##### Page excerpt #####

ATLANTA (AP) - When Vivian Malone Jones tried to enroll at the University of Alabama in 1963, George Wallace stood in the way.
In his infamous "stand in the schoolhouse door," the then-governor of Alabama sought to block blacks from entering the school, despite orders to admit them. Eventually Wallace stepped aside and Jones and fellow student James Hood enrolled, but only after an agreement was reached between the White House and Wallace's aides.
Jones - who went on to become the first black to graduate from the school and had a long career serving the government that helped her attain a university education - died Thursday. She was 63.
She had been admitted to the Atlanta Medical Center on Tuesday after suffering a stroke, said her sister, Sharon Malone.
"She was absolutely fine Monday," Sharon Malone said.
Jones, a retired federal worker who lived in Atlanta, grew up in Mobile, Ala. She had enrolled at historically black Alabama A&M University in Huntsville when she transferred to the University of Alabama in 1963. The move led to then-Gov. Wallace's infamous stand in defiance of orders to admit black students. Jones and Hood, accompanied by then-Deputy U.S. Attorney General Nicholas Katzenbach, enrolled after Wallace finished his statement and left.

##### Data extracts #####

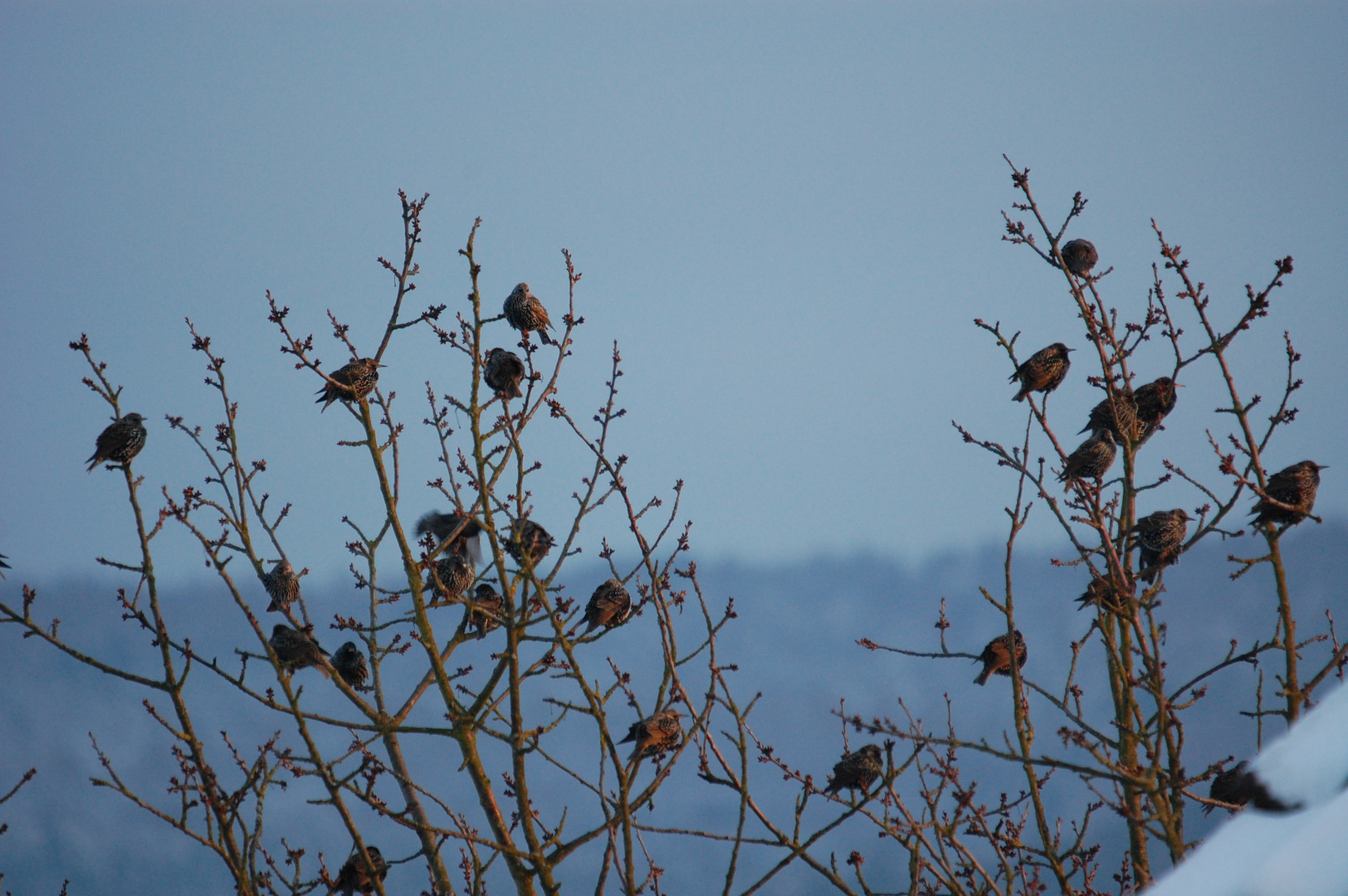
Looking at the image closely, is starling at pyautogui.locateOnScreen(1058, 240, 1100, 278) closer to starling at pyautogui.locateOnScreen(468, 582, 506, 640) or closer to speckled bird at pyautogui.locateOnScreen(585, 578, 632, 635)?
speckled bird at pyautogui.locateOnScreen(585, 578, 632, 635)

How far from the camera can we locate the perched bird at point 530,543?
14.6 feet

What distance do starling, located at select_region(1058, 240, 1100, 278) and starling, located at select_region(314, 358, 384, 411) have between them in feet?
14.7

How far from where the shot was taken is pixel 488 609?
479 cm

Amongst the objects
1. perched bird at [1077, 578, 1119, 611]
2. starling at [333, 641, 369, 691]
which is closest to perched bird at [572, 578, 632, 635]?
starling at [333, 641, 369, 691]

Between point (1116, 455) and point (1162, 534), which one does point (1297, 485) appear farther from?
point (1116, 455)

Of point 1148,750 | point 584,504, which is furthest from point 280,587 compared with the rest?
point 1148,750

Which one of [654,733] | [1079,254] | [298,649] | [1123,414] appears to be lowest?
[654,733]

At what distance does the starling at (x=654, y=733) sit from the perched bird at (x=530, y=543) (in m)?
1.01

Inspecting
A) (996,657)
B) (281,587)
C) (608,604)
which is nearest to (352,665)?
(281,587)

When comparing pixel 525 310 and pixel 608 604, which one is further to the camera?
pixel 525 310

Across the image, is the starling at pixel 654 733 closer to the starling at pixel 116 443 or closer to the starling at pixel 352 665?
the starling at pixel 352 665

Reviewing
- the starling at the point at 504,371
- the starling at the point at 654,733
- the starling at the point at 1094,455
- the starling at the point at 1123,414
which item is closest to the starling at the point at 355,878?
the starling at the point at 654,733

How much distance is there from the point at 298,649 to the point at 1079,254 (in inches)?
223

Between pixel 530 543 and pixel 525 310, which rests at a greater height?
pixel 525 310
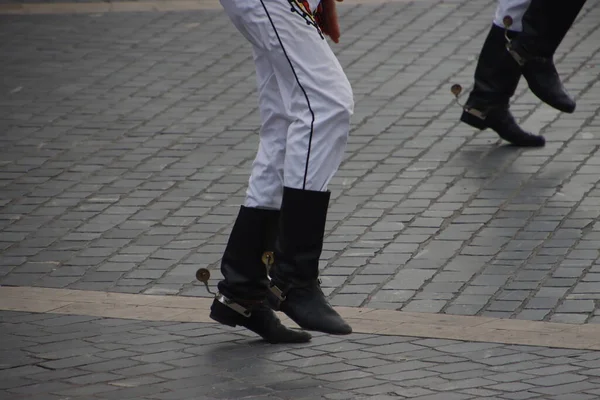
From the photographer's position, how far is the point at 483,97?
7445 millimetres

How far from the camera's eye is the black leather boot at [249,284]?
4.82 m

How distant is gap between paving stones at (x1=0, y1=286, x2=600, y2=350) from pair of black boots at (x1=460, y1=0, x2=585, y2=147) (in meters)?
2.49

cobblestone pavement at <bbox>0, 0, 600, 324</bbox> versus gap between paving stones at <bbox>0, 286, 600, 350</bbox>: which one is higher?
gap between paving stones at <bbox>0, 286, 600, 350</bbox>

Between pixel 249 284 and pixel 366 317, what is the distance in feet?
1.81

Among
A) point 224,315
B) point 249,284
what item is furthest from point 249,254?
point 224,315

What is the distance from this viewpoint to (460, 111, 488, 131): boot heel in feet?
24.7

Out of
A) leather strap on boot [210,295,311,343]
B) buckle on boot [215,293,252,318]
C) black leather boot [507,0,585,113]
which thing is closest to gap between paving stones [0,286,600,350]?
leather strap on boot [210,295,311,343]

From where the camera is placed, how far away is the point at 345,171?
7.23m

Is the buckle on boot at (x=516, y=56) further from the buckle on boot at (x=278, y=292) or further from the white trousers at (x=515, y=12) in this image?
the buckle on boot at (x=278, y=292)

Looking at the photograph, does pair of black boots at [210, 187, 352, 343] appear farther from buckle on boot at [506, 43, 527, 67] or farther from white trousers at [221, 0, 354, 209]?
buckle on boot at [506, 43, 527, 67]

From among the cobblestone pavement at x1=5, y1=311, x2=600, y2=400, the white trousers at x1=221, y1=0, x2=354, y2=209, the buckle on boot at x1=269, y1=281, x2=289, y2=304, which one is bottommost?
the cobblestone pavement at x1=5, y1=311, x2=600, y2=400

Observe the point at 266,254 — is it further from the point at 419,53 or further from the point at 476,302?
the point at 419,53

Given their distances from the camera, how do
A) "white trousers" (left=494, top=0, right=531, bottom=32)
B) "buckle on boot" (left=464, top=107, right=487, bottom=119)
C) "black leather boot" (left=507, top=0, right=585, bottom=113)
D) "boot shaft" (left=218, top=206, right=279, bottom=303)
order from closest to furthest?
"boot shaft" (left=218, top=206, right=279, bottom=303), "black leather boot" (left=507, top=0, right=585, bottom=113), "white trousers" (left=494, top=0, right=531, bottom=32), "buckle on boot" (left=464, top=107, right=487, bottom=119)

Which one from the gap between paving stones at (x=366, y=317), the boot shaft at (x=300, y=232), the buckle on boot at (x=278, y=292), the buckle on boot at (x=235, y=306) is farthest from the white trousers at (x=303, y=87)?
the gap between paving stones at (x=366, y=317)
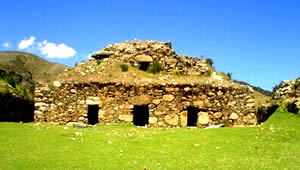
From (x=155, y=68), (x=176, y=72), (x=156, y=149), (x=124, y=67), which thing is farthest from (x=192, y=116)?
(x=156, y=149)

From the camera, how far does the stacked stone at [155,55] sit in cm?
1766

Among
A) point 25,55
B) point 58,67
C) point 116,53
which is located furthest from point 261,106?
point 25,55

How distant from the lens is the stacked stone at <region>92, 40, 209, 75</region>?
57.9ft

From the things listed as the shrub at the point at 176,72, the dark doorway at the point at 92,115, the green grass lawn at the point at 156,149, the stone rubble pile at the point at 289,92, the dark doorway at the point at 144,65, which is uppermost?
the dark doorway at the point at 144,65

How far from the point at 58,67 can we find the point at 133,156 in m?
54.8

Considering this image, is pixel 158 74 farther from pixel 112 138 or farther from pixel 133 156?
pixel 133 156

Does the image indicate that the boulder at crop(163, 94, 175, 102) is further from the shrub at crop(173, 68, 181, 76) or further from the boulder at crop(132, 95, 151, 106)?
the shrub at crop(173, 68, 181, 76)

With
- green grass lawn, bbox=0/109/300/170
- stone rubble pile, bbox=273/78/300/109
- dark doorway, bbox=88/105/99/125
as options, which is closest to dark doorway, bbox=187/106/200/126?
green grass lawn, bbox=0/109/300/170

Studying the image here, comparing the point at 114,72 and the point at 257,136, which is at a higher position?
the point at 114,72

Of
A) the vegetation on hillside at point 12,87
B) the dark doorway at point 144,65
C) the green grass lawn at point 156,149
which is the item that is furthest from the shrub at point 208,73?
the vegetation on hillside at point 12,87

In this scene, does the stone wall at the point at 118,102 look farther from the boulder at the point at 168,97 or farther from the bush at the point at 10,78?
the bush at the point at 10,78

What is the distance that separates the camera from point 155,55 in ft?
58.5

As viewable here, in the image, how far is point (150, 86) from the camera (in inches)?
602

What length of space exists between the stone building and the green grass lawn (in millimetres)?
3393
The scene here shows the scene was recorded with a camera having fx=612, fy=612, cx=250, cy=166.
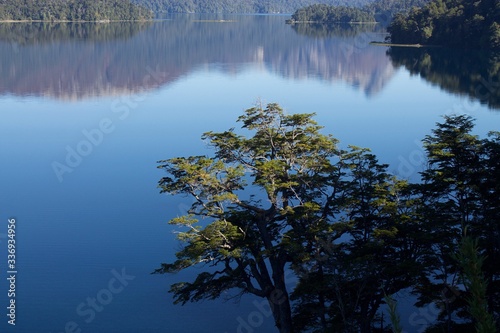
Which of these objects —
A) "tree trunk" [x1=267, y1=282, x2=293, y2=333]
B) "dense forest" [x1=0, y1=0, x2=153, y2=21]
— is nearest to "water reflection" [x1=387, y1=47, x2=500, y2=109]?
"tree trunk" [x1=267, y1=282, x2=293, y2=333]

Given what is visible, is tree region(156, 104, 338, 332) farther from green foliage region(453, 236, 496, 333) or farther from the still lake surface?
green foliage region(453, 236, 496, 333)

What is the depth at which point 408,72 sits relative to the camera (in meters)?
30.7

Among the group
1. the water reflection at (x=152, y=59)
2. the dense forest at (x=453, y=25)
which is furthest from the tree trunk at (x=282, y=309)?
the dense forest at (x=453, y=25)

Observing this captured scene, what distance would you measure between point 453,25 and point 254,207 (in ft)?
123

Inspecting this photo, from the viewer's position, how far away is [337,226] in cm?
661

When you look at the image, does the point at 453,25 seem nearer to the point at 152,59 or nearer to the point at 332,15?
the point at 152,59

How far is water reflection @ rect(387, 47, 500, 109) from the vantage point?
23859 millimetres

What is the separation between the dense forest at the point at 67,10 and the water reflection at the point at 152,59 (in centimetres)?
1386

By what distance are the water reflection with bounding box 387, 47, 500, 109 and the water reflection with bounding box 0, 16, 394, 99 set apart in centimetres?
154

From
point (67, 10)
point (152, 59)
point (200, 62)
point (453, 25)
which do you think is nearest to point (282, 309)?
point (200, 62)

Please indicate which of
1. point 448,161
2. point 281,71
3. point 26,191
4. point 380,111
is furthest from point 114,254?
point 281,71

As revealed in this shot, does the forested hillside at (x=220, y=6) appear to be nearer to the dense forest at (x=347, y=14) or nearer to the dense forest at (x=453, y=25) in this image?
the dense forest at (x=347, y=14)

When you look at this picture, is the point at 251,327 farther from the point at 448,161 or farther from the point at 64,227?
the point at 64,227

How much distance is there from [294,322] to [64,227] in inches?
229
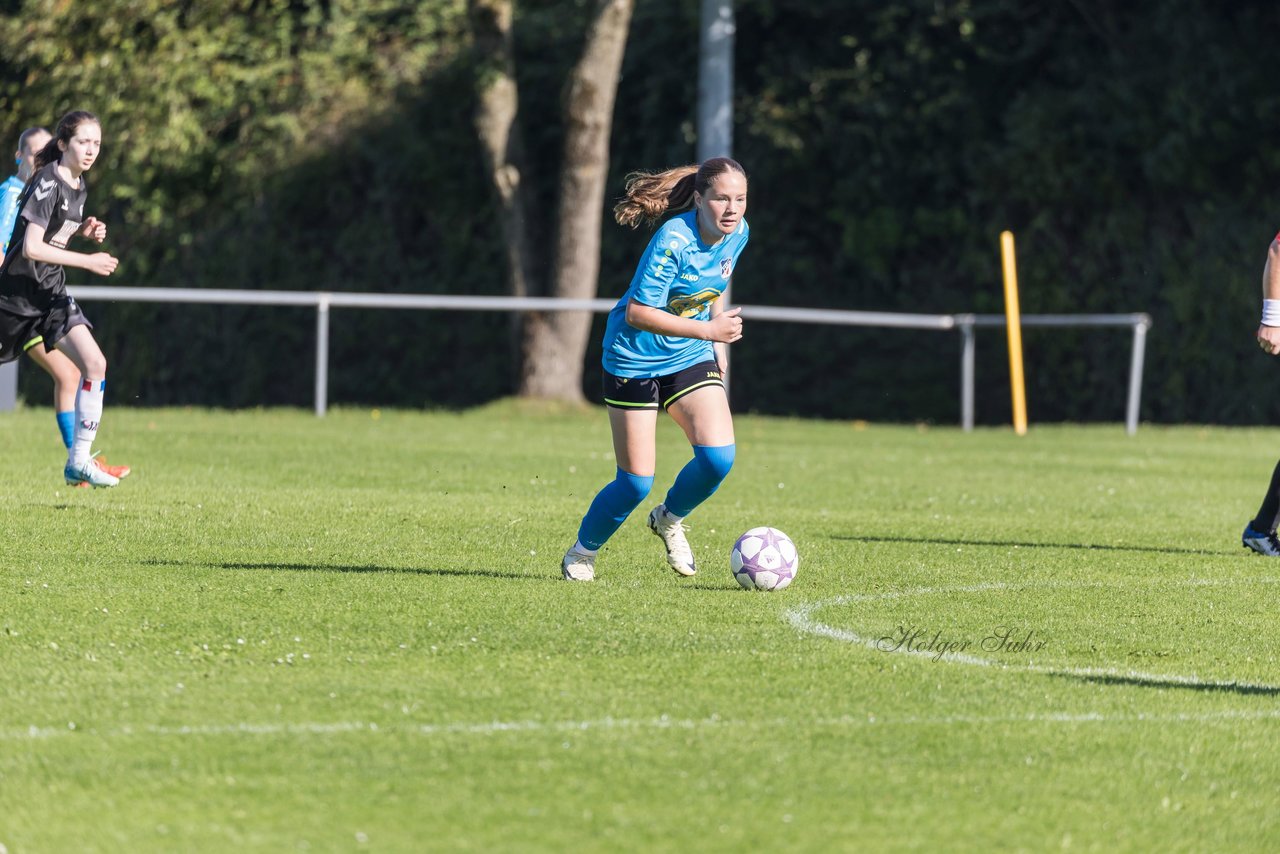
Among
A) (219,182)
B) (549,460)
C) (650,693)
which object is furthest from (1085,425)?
(650,693)

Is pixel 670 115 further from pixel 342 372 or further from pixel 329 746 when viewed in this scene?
Result: pixel 329 746

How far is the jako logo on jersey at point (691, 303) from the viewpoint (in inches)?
327

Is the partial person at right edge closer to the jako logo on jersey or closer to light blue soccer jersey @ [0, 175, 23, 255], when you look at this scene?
the jako logo on jersey

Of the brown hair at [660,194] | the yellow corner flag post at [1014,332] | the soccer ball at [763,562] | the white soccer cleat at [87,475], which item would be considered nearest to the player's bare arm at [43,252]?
the white soccer cleat at [87,475]

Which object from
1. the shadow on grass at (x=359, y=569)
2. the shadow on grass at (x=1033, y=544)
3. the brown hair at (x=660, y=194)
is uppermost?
the brown hair at (x=660, y=194)

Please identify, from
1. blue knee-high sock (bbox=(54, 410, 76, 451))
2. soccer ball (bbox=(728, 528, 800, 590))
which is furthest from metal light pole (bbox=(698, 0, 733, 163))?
soccer ball (bbox=(728, 528, 800, 590))

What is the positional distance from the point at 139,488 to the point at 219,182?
45.9 ft

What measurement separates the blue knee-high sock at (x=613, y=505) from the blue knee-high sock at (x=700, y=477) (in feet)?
0.55

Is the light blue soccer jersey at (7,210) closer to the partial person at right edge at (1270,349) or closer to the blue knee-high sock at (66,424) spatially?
the blue knee-high sock at (66,424)

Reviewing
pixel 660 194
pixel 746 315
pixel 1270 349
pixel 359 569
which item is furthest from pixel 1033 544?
pixel 746 315

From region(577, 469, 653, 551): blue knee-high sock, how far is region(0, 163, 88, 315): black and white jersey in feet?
13.8

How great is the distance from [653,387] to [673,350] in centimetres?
18

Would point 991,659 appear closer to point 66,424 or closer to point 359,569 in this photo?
point 359,569

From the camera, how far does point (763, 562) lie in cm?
832
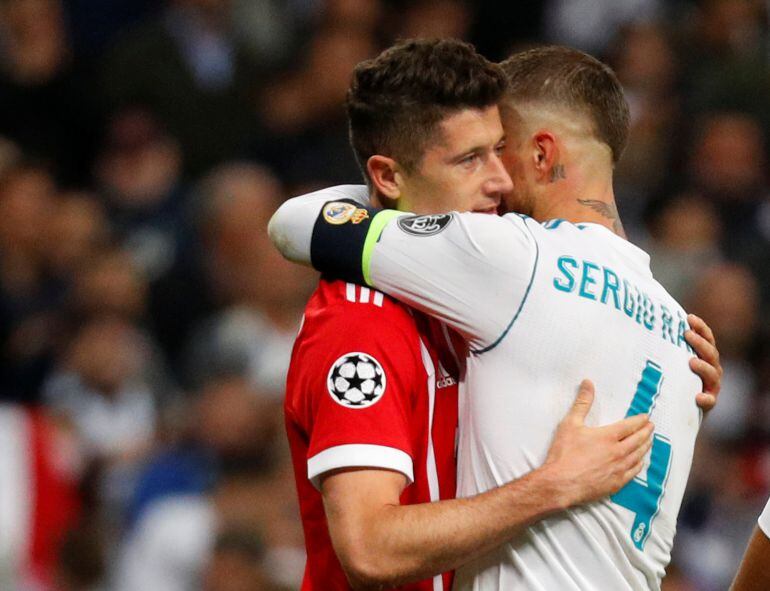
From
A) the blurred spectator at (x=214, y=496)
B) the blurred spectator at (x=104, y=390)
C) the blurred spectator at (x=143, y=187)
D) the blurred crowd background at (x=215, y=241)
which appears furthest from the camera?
the blurred spectator at (x=143, y=187)

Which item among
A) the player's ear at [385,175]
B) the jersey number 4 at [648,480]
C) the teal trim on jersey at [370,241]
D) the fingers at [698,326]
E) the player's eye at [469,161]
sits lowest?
the jersey number 4 at [648,480]

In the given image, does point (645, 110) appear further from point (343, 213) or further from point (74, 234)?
point (343, 213)

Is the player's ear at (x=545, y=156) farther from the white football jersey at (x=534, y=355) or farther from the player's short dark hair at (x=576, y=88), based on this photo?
the white football jersey at (x=534, y=355)

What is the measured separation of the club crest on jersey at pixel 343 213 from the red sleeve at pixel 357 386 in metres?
0.19

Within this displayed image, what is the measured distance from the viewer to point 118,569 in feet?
20.9

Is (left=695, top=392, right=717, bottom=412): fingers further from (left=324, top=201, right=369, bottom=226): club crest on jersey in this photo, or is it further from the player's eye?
(left=324, top=201, right=369, bottom=226): club crest on jersey

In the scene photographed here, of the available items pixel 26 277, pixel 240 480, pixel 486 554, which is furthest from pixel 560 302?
pixel 26 277

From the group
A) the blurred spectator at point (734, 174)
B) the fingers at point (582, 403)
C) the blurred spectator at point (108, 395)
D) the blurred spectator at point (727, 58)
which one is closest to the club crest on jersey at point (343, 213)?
the fingers at point (582, 403)

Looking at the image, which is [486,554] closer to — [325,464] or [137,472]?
[325,464]

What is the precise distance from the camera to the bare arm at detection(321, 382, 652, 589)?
2.86 meters

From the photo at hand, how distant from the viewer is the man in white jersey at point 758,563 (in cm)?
339

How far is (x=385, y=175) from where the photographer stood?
334 cm

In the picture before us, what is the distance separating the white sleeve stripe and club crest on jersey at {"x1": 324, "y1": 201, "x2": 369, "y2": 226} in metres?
0.49

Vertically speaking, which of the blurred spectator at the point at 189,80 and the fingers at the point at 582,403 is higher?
the blurred spectator at the point at 189,80
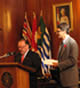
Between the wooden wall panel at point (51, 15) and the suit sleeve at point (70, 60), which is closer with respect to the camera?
the suit sleeve at point (70, 60)

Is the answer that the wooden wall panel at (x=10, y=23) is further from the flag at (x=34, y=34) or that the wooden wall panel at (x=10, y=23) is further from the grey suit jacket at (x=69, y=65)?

#####

- _Activities_
(a) Answer these from the news report on Vivian Malone Jones:
(i) In what year did Jones try to enroll at the University of Alabama?
(ii) Where did Jones grow up?
(iii) Who accompanied Jones and Hood when they enrolled?
(b) Please retype everything in the news report on Vivian Malone Jones from "ATLANTA (AP) - When" down to "and Wallace's aides.".
(c) Write the next part of the news report on Vivian Malone Jones, picking up after its final sentence.

- _Responses by item number_
(a)
(i) 1963
(ii) Mobile, Ala.
(iii) Then-Deputy U.S. Attorney General Nicholas Katzenbach

(b)
ATLANTA (AP) - When Vivian Malone Jones tried to enroll at the University of Alabama in 1963, George Wallace stood in the way.
In his infamous "stand in the schoolhouse door," the then-governor of Alabama sought to block blacks from entering the school, despite orders to admit them. Eventually Wallace stepped aside and Jones and fellow student James Hood enrolled, but only after an agreement was reached between the White House and Wallace's aides.

(c)
At an appearance last year in Mobile, she recalled meeting with Wallace in 1996, when the former governor was in frail health. He died in 1998.
"I asked him why did he do it," she said. "He said he did what he felt needed to be done at that point in time, but he would not do that today. At that point, we spoke - I spoke - of forgiveness."
She recalled that she and Hood waited in a car until Wallace read his proclamation. Finally, when he stepped aside, she said, that allowed them to enter the university.
"I was never afraid. I did have some apprehensions in my mind, though, especially having gone to segregated, 'separate, but equal' schools," she said.
Jones said her religious beliefs gave her confidence to persist, and she graduated in 1965.
"God was with me," she said.
Hood left after a few months, but returned to receive his doctorate in 1997.
Now a retired educator living in Madison, Wis., Hood said Jones was a quiet person in public, but she always provided encouragement to him during the events at Alabama.
"She was a very determined person, probably more so than I was," he said Thursday.
He said the agreement between the White House and Walla ce's aides provided that Wallace would step aside. They had already enrolled quietly at the federal courthouse in Birmingham, and all they had to do was pay their fees and leave, he said.
He recalled talking to President Kennedy on the telephone.
"We knew it was going to be historic but we had no idea what the impact would be," he said.
After graduating, Jones went on to work for the U.S. Justice Department in Washington and for the Environmental Protection Agency in Atlanta, where she retired, her sister said.
"She had a long career in government," Sharon Malone said.
Wallace's son, George Jr., called Jones "a true American hero" and said he "was deeply saddened" to hear of her death.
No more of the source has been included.